I am using the latest stable 1.13.2 but also notice while trying to follow the recovery guide that in the raft directory I don’t have the file raft.json instead I have a raft.db
Just in case this is the configuration I have in all the nodes:
The bootstrap options are solely for creating new clusters. They are not for use on existing clusters, even in recovery situations, and will either do nothing or break things further.
Without logs, and the output of consul operator raft list-peers -stale executed against the API of each server node, there’s no data to know what happened in this case, so all I can say is generalities.
There is no way to “mark” a node as leader, leadership always comes from an election.
To understand why an election is not completing when you think it should, the first thing to check is what is each node’s view of the peer set (the electorate), which is done by consul operator raft list-peers -stale - the -stale allows for getting a response from non-leader nodes.
Once you have confirmed that all nodes do actually agree which nodes are part of the cluster, you can evaluate whether there’s a way to get enough of these nodes talking to each other to generate a quorum.

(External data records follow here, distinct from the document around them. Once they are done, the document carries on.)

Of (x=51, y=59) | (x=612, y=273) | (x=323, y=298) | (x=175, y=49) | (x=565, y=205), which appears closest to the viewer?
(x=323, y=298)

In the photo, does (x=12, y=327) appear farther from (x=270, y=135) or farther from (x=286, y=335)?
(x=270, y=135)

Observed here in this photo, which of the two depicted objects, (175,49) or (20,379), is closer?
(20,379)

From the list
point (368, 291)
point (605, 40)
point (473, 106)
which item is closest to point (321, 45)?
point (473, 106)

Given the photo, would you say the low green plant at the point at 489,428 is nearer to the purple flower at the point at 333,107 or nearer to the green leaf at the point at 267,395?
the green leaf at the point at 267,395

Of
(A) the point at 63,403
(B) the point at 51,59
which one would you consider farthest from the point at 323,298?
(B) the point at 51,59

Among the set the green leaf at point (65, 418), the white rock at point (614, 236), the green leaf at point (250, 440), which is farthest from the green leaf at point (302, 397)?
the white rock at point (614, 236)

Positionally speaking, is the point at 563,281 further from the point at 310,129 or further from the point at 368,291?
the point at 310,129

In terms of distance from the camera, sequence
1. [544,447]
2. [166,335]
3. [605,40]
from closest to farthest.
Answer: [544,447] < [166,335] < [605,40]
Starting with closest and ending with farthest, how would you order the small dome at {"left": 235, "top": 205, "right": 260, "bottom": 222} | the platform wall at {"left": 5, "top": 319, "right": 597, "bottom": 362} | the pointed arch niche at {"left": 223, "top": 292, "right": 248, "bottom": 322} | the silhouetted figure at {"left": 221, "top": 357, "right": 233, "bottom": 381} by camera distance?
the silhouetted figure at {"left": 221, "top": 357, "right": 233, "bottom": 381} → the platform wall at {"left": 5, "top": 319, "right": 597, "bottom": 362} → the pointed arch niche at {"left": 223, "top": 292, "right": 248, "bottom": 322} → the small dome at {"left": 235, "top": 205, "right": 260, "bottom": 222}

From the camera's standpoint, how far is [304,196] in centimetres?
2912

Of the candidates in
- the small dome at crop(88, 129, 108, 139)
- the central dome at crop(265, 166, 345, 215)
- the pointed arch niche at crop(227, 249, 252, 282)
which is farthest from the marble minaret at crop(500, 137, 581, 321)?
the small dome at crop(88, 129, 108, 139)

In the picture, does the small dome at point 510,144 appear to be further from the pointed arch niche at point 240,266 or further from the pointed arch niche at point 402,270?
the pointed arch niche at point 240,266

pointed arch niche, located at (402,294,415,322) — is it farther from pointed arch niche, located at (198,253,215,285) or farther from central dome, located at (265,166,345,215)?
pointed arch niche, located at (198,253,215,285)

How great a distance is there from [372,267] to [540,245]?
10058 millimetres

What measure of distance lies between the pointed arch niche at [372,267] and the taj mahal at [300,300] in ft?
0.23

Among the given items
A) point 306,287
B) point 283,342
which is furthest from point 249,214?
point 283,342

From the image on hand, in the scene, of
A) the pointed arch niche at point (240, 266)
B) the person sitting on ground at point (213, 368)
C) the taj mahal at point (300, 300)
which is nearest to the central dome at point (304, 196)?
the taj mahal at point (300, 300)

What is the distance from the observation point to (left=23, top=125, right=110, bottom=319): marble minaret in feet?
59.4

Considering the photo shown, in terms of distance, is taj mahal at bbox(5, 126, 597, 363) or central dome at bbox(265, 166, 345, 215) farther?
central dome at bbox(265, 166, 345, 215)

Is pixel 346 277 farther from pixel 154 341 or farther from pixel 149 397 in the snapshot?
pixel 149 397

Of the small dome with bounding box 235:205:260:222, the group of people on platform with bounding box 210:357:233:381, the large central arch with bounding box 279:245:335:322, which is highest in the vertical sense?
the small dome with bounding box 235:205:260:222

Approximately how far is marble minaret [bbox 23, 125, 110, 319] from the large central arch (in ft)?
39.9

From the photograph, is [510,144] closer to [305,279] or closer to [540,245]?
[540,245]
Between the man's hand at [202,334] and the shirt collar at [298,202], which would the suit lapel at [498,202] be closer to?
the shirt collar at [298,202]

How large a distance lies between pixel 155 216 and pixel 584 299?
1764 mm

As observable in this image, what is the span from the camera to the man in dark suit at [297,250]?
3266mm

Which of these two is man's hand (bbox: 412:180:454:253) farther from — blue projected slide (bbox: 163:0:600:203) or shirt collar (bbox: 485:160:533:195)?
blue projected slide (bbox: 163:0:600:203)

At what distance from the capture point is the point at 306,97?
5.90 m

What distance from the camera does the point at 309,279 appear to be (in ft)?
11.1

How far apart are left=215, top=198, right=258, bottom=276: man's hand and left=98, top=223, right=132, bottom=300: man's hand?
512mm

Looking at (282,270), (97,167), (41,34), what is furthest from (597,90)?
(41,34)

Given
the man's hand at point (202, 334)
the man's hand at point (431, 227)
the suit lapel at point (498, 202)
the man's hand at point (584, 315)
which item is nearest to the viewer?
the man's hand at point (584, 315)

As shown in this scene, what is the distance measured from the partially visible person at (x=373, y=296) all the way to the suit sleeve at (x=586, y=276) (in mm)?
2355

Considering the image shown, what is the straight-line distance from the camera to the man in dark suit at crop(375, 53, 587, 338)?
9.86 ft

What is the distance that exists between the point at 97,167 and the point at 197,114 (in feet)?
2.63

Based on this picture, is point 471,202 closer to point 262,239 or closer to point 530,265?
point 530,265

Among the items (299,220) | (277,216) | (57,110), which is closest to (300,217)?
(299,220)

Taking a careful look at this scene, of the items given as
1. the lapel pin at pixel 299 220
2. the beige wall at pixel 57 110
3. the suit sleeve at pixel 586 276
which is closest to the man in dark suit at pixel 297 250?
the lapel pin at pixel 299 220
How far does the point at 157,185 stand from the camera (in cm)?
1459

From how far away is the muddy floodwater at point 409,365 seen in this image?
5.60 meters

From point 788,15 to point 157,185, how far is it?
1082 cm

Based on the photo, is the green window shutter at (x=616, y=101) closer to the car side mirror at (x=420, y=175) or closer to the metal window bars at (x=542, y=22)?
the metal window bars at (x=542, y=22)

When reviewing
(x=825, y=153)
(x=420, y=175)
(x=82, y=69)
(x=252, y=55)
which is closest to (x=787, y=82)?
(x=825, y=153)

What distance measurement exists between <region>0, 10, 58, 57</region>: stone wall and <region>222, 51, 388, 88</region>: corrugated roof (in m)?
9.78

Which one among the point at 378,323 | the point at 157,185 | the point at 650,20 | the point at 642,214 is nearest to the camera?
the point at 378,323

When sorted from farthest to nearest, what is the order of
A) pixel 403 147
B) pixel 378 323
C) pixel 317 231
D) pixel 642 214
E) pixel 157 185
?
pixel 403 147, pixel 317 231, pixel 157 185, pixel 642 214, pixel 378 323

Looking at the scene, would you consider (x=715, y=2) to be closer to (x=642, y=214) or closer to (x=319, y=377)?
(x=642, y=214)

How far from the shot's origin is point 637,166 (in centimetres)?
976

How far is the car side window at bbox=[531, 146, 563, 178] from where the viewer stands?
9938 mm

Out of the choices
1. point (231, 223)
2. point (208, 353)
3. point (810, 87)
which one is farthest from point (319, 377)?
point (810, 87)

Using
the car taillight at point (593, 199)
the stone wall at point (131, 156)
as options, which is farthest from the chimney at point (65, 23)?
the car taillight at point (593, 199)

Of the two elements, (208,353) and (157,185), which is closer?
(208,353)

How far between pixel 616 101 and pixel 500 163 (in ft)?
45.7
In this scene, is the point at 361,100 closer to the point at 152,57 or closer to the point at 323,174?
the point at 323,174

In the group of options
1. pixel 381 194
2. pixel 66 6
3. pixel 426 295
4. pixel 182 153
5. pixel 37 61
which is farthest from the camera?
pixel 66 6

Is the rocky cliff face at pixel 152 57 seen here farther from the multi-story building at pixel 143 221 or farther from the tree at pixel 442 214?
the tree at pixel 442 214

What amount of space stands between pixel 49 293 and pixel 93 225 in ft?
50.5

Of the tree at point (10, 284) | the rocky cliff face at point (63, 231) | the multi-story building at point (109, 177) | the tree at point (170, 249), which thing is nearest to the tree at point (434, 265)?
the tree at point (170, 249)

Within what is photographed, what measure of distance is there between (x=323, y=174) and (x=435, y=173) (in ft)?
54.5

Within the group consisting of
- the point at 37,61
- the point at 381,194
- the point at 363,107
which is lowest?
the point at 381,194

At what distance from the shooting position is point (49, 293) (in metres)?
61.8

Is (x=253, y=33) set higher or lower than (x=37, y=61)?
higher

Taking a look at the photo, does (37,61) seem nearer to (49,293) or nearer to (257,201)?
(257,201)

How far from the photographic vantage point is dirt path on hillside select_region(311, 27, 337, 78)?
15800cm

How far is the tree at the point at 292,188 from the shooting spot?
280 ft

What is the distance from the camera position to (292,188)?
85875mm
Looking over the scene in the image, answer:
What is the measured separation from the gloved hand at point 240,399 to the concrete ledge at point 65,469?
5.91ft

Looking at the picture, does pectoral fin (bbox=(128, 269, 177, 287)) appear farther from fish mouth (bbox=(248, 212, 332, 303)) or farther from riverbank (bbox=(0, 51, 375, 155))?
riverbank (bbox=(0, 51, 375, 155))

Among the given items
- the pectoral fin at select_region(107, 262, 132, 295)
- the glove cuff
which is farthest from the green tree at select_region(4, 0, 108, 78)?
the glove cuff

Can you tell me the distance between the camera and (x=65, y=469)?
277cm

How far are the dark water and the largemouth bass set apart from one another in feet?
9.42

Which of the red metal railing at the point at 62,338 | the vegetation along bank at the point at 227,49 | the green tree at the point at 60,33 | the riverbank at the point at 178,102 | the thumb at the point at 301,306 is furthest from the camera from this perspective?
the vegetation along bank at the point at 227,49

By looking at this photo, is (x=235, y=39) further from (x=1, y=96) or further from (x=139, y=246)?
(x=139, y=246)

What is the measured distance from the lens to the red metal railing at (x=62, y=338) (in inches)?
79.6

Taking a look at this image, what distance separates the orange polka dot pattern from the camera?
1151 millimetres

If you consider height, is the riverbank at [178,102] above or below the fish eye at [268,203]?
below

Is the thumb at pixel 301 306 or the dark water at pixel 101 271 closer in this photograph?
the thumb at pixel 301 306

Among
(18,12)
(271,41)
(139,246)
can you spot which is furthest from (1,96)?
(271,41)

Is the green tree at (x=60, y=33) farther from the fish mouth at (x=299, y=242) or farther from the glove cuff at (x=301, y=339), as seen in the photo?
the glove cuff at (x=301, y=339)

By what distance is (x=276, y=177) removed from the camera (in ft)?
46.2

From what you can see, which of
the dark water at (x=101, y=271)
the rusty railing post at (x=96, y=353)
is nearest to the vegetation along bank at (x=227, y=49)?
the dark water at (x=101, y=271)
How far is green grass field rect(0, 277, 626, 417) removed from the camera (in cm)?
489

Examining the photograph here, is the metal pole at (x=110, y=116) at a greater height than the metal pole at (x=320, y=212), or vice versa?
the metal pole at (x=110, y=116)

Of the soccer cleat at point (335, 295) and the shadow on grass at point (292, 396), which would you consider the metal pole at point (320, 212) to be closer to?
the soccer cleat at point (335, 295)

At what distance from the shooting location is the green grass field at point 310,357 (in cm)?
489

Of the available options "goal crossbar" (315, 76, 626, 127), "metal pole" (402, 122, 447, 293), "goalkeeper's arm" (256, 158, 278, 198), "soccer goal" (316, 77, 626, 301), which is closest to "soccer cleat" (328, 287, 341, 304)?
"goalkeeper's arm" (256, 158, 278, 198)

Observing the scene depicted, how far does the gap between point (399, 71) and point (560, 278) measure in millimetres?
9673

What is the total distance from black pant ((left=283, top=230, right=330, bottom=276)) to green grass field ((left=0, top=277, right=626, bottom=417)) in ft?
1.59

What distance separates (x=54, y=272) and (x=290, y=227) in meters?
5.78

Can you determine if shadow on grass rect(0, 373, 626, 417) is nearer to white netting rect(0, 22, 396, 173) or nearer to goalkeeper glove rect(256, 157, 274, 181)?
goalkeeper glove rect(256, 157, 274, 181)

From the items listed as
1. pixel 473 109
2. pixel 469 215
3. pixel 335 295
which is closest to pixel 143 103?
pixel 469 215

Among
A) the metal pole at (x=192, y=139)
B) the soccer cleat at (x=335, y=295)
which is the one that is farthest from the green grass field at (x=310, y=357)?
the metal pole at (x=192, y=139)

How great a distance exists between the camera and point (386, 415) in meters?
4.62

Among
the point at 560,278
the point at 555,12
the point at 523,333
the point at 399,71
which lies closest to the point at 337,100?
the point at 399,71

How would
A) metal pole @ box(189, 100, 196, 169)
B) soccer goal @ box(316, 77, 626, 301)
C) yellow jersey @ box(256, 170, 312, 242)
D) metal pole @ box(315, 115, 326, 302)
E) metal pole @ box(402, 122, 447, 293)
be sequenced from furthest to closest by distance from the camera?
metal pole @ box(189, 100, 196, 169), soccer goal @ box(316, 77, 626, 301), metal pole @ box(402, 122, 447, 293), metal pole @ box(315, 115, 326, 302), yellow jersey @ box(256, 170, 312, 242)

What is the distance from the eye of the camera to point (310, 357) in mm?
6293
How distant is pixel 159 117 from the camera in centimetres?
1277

If there isn’t, that’s when the recovery method involving using a peers.json file to manually replace the peer set with a user-specified configuration comes in.
I think you must have misread, there’s no mention of raft.json.
But I was getting ACL errors (I was missing the operator = read)
I misread sorry I have instead peers.info not peers.json
Any idea of how to test this scenario? I created a 3-node cluster and by just restarting the nodes they automatically find a leader, in the 5 node cluster, all nodes were responding also DNS queries but all the logs show “No cluster lead” apart multiple lines with something like:
[WARN] agent.server.raft: rejecting vote request since node is not a voter: from=X.X.X.X:8300
You may be experiencing problems similar to this other active topic:
But what we really need to see to say for certain is consul operator raft list-peers -stale output from each node, to understand what state the cluster is in. That will requiring finding a suitably permissioned ACL token that already exists on the cluster.
Did you find out what caused the No cluster leader? Regarding recovery in these scenarios, you should follow the peers.json recovery method (linked below).
Why peers.json?
Out of 5 nodes, you stopped all 4 nodes when you didn’t have a leader in the cluster.
Because of the above, the 1 node you are trying to recover still has all the other 4 nodes in its raft pool and will continuously request a vote and fail (as those nodes are down).
The peers.json method helps you define specific agents you want to be part of the raft peer set. In your case, you will have only one left node.
In case you plan to bring the rest of the agents back into the cluster, ensure you clean the data directory on them and start fresh. They will join the cluster as followers, replicate the leader’s data, and continue to function.